People with an open mind and football offences

Photographer:Fotograaf: Loraine Bodewes Fotografie

Thomas Hoekstra (22), a Dutch fourth-year Law student and chair of the Christian student association Lux ad Mosam

Loves: people who help each other, people with an open mind and God

“It makes me really happy when I see people helping other people. Even with small things, like opening a door or giving a helping hand to carry something. I don’t make it a rule for myself that I should help people. That way you make it about the rule instead of the person.

“I feel it’s important to approach others with an open mind. I always try to stop for a moment and ask myself: who really is the person standing in front of me? Why are they behaving in this way? It’s good to realise that we all have a life of our own, with our own problems and worries.”

He hesitates. “It’s such a cliché when a representative of a Christian organisation says this, but I love God. I didn’t want to say it at first, because that’s what people expect you to do, but it’s true.”

 

Hates: people who find themselves important, excuses for football offences and cuts that affect weaker members of society

“I hate it when people are focused on themselves and are unaware of other people around them. I find it particularly annoying when people start a conversation in the middle of a doorway. I get it, even do it myself sometimes – you meet someone and start to talk. But in the meantime nobody can get past.

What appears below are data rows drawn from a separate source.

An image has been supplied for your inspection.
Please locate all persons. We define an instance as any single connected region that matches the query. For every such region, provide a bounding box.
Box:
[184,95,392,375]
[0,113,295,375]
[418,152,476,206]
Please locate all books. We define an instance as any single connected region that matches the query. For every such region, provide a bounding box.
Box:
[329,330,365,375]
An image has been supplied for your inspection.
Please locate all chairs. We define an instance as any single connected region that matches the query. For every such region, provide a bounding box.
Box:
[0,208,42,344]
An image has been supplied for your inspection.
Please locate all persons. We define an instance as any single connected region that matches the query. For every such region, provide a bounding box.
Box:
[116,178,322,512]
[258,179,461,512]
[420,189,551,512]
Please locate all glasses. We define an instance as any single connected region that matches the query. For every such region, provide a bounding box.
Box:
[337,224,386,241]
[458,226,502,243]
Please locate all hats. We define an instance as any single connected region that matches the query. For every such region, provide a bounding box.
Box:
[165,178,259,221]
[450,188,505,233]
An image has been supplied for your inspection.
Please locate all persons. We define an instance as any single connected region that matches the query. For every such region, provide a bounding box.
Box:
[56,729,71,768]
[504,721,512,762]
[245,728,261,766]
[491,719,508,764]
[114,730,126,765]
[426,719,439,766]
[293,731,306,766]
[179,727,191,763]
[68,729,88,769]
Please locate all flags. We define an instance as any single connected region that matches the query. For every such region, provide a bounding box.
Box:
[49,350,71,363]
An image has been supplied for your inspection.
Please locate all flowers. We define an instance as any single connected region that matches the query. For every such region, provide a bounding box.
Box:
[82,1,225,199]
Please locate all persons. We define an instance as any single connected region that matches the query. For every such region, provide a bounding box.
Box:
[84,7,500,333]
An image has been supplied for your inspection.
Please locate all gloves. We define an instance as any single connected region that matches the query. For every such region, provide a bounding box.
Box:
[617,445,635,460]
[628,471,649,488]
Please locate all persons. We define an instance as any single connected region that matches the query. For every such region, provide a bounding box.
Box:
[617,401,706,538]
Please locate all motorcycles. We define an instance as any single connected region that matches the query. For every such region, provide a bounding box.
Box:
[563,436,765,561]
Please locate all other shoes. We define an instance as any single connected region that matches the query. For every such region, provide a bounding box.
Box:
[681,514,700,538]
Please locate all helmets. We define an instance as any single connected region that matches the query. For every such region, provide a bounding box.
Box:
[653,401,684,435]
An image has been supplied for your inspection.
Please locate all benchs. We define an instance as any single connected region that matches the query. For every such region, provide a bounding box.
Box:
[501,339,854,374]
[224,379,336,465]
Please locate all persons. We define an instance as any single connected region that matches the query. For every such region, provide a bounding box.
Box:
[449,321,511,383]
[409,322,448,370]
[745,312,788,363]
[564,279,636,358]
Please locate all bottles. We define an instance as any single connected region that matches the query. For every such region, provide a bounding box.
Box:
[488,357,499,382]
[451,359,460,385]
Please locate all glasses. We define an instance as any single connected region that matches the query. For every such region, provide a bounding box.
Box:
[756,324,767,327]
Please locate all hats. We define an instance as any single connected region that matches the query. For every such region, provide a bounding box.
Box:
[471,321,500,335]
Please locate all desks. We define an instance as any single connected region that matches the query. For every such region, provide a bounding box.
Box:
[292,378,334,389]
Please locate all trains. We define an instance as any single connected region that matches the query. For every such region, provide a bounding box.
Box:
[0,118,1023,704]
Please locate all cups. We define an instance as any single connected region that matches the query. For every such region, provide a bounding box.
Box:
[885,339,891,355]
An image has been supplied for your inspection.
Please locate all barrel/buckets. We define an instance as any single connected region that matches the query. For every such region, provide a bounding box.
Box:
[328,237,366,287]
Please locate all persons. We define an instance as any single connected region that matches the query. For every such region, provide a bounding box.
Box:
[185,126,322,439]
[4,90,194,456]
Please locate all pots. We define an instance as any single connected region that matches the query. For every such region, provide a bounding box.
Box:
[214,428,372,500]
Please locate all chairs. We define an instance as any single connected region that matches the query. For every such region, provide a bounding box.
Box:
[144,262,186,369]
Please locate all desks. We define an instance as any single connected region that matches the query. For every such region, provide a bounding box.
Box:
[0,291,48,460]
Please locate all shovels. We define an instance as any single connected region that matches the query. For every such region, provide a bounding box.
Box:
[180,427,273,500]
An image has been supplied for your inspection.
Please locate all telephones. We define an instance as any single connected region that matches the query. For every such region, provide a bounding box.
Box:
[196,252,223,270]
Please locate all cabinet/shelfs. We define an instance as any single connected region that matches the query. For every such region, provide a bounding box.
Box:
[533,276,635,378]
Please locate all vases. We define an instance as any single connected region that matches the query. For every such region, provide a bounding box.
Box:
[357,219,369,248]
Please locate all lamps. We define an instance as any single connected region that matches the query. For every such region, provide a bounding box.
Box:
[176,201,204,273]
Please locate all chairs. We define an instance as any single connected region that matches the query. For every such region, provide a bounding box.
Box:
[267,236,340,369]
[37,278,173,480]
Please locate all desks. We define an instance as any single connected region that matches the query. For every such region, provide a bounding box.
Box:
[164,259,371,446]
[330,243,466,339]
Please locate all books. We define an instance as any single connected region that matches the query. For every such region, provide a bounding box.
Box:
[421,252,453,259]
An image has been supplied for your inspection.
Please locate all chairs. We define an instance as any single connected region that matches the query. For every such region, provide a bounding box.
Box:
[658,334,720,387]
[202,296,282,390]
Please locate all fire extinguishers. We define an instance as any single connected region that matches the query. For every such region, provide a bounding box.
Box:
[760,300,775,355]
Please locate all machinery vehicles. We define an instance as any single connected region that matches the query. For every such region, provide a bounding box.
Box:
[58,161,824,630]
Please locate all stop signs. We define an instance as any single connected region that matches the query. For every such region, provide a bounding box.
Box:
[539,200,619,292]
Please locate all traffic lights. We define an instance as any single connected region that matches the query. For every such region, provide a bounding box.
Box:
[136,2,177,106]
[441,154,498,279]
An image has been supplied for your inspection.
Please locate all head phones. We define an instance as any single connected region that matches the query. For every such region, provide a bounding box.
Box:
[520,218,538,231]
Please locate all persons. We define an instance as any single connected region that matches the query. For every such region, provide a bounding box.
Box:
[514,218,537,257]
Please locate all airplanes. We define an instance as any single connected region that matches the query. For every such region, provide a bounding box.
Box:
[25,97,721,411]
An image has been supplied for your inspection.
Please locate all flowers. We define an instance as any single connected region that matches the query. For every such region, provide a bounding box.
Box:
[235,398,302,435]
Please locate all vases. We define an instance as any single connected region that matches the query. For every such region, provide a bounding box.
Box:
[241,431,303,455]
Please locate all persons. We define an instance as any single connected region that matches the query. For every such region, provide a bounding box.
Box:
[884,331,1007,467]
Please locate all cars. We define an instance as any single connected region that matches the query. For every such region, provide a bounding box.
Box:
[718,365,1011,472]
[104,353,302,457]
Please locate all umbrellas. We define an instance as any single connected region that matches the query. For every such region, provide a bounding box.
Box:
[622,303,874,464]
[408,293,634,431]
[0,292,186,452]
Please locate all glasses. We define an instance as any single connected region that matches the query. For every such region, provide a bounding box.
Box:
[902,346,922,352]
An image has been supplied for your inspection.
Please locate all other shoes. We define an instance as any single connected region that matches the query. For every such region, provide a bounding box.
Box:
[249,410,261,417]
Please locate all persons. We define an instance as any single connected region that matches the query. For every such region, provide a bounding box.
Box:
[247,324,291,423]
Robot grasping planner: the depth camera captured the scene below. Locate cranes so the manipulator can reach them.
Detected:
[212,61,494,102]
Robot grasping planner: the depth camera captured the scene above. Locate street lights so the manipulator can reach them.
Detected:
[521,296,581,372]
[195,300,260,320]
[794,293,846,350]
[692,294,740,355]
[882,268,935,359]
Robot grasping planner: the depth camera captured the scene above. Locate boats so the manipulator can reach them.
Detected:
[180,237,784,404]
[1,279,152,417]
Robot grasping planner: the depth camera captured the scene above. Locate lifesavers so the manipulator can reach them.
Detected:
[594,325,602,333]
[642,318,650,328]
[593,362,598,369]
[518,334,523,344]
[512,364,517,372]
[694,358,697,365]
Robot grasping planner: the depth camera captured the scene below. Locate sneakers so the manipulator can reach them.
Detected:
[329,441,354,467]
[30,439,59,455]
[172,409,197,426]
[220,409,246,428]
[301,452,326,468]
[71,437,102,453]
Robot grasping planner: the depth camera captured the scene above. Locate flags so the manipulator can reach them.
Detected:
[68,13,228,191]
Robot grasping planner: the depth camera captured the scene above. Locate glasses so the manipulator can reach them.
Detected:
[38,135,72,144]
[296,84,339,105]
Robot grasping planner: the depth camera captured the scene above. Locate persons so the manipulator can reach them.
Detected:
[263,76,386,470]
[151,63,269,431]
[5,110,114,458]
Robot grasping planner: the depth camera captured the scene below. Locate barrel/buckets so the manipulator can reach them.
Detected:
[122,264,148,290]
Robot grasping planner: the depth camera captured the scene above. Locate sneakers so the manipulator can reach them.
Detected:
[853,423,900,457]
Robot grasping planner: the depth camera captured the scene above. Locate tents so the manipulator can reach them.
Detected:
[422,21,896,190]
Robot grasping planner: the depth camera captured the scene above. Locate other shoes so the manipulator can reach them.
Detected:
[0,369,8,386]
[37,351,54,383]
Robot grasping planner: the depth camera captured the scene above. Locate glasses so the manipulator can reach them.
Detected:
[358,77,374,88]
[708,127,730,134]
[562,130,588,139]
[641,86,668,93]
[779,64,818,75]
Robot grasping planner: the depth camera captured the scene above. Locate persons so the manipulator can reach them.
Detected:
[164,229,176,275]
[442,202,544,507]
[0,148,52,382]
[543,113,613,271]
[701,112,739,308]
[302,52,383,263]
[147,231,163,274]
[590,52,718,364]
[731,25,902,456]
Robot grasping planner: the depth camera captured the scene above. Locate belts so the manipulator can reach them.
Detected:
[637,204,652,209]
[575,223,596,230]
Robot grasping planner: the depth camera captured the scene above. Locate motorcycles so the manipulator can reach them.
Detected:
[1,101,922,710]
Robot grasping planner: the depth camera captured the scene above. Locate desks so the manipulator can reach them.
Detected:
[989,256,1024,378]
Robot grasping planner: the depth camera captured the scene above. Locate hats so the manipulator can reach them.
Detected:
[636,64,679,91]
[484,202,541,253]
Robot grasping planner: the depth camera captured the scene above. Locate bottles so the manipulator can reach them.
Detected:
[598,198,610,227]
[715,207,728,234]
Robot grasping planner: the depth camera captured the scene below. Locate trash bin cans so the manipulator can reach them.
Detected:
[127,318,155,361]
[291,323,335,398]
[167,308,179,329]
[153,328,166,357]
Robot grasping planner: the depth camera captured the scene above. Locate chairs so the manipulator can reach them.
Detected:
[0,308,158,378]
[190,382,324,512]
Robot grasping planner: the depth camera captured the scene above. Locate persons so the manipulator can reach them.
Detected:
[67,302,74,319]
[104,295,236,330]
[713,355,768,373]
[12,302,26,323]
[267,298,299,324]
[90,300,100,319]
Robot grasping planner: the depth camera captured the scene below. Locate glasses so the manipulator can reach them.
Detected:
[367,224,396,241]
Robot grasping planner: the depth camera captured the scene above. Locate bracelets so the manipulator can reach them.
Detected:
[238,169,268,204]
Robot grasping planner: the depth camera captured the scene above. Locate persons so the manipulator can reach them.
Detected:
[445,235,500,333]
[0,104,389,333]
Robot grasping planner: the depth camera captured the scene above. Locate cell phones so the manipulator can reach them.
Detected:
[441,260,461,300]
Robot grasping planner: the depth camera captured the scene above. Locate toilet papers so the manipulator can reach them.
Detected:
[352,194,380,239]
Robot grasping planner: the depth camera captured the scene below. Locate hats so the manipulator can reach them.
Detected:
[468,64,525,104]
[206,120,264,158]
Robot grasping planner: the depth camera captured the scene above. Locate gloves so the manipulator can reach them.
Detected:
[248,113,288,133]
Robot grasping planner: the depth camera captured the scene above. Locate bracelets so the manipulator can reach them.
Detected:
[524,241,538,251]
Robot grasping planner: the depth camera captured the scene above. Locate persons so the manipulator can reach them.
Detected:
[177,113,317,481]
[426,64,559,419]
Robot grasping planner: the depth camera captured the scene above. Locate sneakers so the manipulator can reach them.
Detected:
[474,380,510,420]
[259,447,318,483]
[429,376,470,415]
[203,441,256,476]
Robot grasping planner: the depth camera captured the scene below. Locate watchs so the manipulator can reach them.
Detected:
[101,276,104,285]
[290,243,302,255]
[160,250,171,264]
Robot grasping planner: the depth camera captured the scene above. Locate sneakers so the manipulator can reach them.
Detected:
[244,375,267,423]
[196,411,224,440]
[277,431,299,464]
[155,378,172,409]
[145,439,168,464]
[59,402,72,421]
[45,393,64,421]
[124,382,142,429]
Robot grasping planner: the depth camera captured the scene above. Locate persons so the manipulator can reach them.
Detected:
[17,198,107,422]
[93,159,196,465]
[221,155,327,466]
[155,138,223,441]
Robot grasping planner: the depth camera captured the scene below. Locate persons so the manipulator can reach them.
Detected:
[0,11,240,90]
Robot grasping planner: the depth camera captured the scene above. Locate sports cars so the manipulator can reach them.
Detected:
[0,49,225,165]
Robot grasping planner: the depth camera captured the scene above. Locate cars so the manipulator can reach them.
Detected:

“When a football player fouls someone, some people say it’s okay, because ‘football is emotion’. I find that such nonsense. It’s just wrong to foul someone; it has nothing to do with the sport. And then when a referee doesn’t see something, which can happen sometimes, they fall over it. 

“I think it’s wrong to economise in a way that affects the weaker members of society. For instance, people with a personal budget for health care. They can’t change or improve their situation so that they need less money. They need the care and the money to pay for it.”